At VA Boston Healthcare System, an unprecedented research program is underway that will advance the sophisticated science of genomics. Known as the Million Veteran Program, this initiative will infuse genetic, military exposure, health, and lifestyle information together into one single database.
Authorized researchers with VA, other federal health agencies, and academic institutions within the U.S. will be able to conduct health and wellness studies to improve disease screening, diagnosis, and prognosis and point the way toward more effective, personalized therapies.

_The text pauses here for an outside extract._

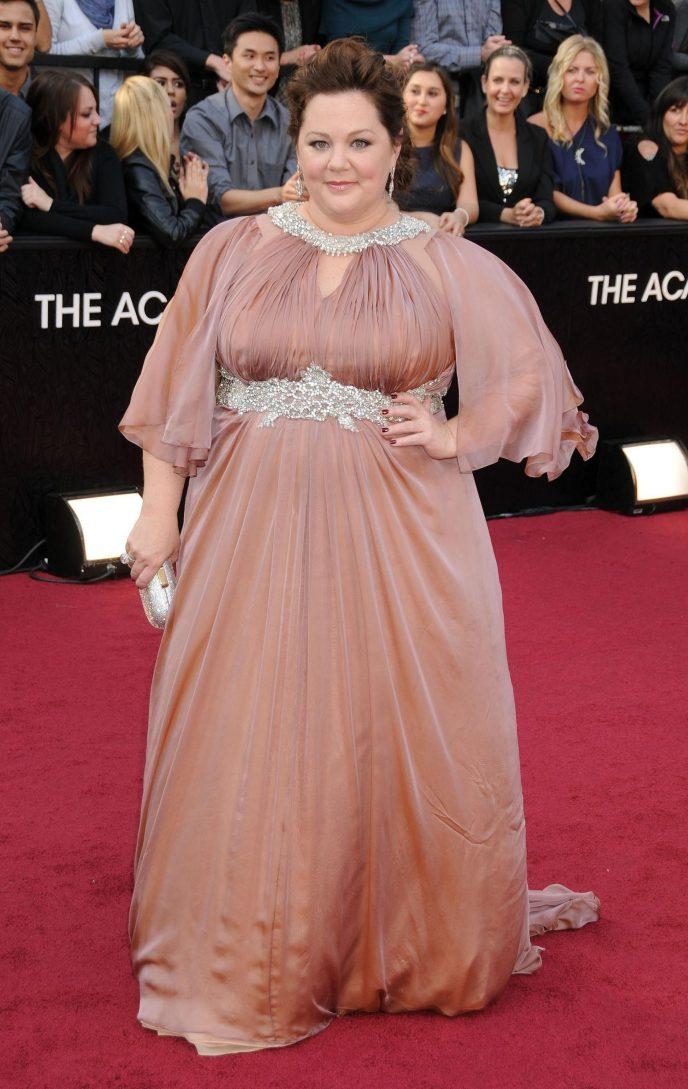 Американская актриса Мелисса Маккартни похудела на 40 кг! Как она выглядит теперь?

On the other side of the country, VA Portland Healthcare System and eight VA facilities were chosen to develop a comprehensive a lung cancer screening system that will provide high-quality care to high-risk Veterans. This effort will enable VA health care providers with information that will help determine best practices for lung cancer screening that may be used throughout the U.S.
Historically, VA research initiatives and end results are tremendous. Among many accomplishments, VA researchers have:
• Pioneered and developed modern electronic medical records
• Developed the implantable cardiac pacemaker
• Conducted the first successful liver transplants
• Created the nicotine patch to help smokers quit
• Crafted artificial limbs that move naturally when stimulated by electrical brain impulses;
• Demonstrated that patients with total paralysis could control robotic arms using only their thoughts — a revolutionary system called “Braingate”

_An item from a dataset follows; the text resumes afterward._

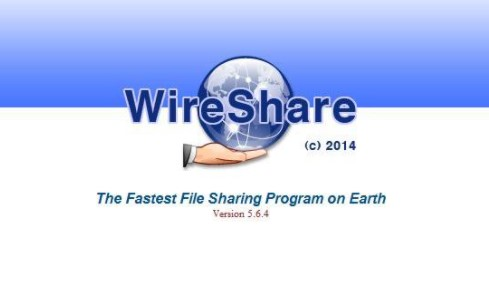WireShare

• Identified genetic risk factors for schizophrenia, Alzheimer’s and Werner’s syndrome, among others
• Applied bar-code software for administering medications to patients — the initiative of a VA nurse
• Proved that one aspirin a day reduced by half the rate of death and nonfatal heart attacks in patients with unstable angina
VA received three Nobel Prizes in medicine or physiology; seven prestigious Lasker Awards, presented to people who make major contributions to medical science or public service on behalf of medicine. VA also earned two of the eight 2014 Samuel J. Heyman Service to America medals.
During your career at VA you will have opportunities to gain knowledge and work with VA researchers and health care leaders. No matter where your expertise and training falls, you can play an important role in creating innovations that advance health care for our Veterans and the nation.